Jeffrey Whiteaker  
Jeffrey Whiteaker, Ph.D., is currently Director of Proteomics in the laboratory of Mandy Paulovich at the Fred Hutchinson Cancer Research Center in Seattle, WA. Originally from Arizona, he received a B.S. in Chemistry at the University of Arizona and obtained a PhD from the University of California at Riverside. He pursued post-doctoral research at the University of Maryland in the laboratory of Catherine Fenselau. He has been in the Pacific Northwest since 2004, where his current research focuses on using proteomic techniques to discover and validate biomarkers related to cancer. Read More

CPTAC Assay Portal: a community web-based repository for well-characterized quantitative targeted proteomics assays

A rapidly growing trend in protein quantification is using targeted mass spectrometry (MS). Although hundreds of MS-based assays have been published, the information is dispersed throughout the literature, protocols for characterization of assay performances have not been standardized, and there is currently no public database of analytically validated assays and standard operating protocols (SOPs), which are critical for standardizing and harmonizing proteomic results across the community. As a result, despite the widespread capability to perform techniques like multiple reaction monitoring (MRM) in modern proteomic facilities, the benefits of MRM have not yet been fully realized by the wider biological and clinical research communities.

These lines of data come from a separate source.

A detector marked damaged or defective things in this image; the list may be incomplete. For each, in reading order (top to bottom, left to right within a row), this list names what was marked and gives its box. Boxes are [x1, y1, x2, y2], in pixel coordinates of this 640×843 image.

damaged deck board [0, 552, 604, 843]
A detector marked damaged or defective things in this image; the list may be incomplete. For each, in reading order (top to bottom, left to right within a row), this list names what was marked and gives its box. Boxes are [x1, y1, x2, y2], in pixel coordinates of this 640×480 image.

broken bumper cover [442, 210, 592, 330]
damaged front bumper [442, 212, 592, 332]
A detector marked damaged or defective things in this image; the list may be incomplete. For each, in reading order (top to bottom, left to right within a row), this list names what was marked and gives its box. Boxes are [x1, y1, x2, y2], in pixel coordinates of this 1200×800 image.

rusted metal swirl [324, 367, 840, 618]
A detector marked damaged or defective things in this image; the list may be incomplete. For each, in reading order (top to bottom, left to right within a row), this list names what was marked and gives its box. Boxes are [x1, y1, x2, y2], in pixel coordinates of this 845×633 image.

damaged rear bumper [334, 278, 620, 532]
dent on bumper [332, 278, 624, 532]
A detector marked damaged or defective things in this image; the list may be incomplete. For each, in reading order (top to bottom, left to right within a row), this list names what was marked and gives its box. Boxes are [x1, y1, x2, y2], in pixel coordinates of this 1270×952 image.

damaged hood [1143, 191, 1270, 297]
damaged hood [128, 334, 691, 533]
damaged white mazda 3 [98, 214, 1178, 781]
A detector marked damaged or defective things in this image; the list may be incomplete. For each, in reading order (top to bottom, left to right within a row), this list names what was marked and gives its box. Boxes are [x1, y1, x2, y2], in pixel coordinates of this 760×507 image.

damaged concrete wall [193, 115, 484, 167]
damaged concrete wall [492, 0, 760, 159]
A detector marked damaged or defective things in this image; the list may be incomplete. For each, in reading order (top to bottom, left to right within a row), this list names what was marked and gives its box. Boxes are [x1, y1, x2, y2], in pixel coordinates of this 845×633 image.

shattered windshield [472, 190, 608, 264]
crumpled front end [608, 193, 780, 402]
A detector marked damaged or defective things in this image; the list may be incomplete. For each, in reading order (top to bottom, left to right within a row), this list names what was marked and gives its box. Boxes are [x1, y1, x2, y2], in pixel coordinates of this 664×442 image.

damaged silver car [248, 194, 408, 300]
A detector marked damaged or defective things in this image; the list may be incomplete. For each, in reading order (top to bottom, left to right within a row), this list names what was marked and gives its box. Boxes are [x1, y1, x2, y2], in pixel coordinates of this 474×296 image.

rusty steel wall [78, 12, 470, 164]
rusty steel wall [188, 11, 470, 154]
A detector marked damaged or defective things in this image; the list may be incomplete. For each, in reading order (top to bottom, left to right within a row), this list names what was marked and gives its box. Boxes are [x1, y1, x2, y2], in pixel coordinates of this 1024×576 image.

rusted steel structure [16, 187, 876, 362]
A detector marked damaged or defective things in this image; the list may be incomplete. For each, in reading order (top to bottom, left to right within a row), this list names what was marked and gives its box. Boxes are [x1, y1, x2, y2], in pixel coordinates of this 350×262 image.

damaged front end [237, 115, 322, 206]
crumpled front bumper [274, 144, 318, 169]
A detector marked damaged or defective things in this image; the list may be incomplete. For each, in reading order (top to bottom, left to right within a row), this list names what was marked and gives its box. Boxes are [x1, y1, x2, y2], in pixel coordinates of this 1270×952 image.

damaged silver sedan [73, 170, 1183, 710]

To address these issues, the Clinical Proteomic Tumor Analysis Consortium (CPTAC) of the National Cancer Institute (NCI) has launched an Assay Portal (http://assays.cancer.gov) to serve as a public repository of well-characterized quantitative, targeted proteomic assays. The purpose of the CPTAC Assay Portal is to facilitate widespread adoption of targeted MS assays by disseminating SOPs, reagents, and assay characterization data. A primary aim of the portal is to bring together clinicians or biologists and analytical chemists to answer hypothesis-driven questions using targeted, MS-based assays. Assay content is accessed through queries and filters, enabling investigators to find assays to proteins involved in specific cellular pathways or protein complexes, proteins whose genes map to specific chromosomal regions, or proteins associated with specified Gene Ontologies. Assays are displayed using a protein-centric view onto which the position of peptide analytes are mapped relative to features of interest, such as sequence domains, isoforms, single nucleotide polymorphisms, and post-translational modifications. Finally, detailed characterization data (linked to the portal through Panorama, https://panoramaweb.org) are available for each assay, enabling researchers to evaluate performance prior to launching the assay in their own laboratory.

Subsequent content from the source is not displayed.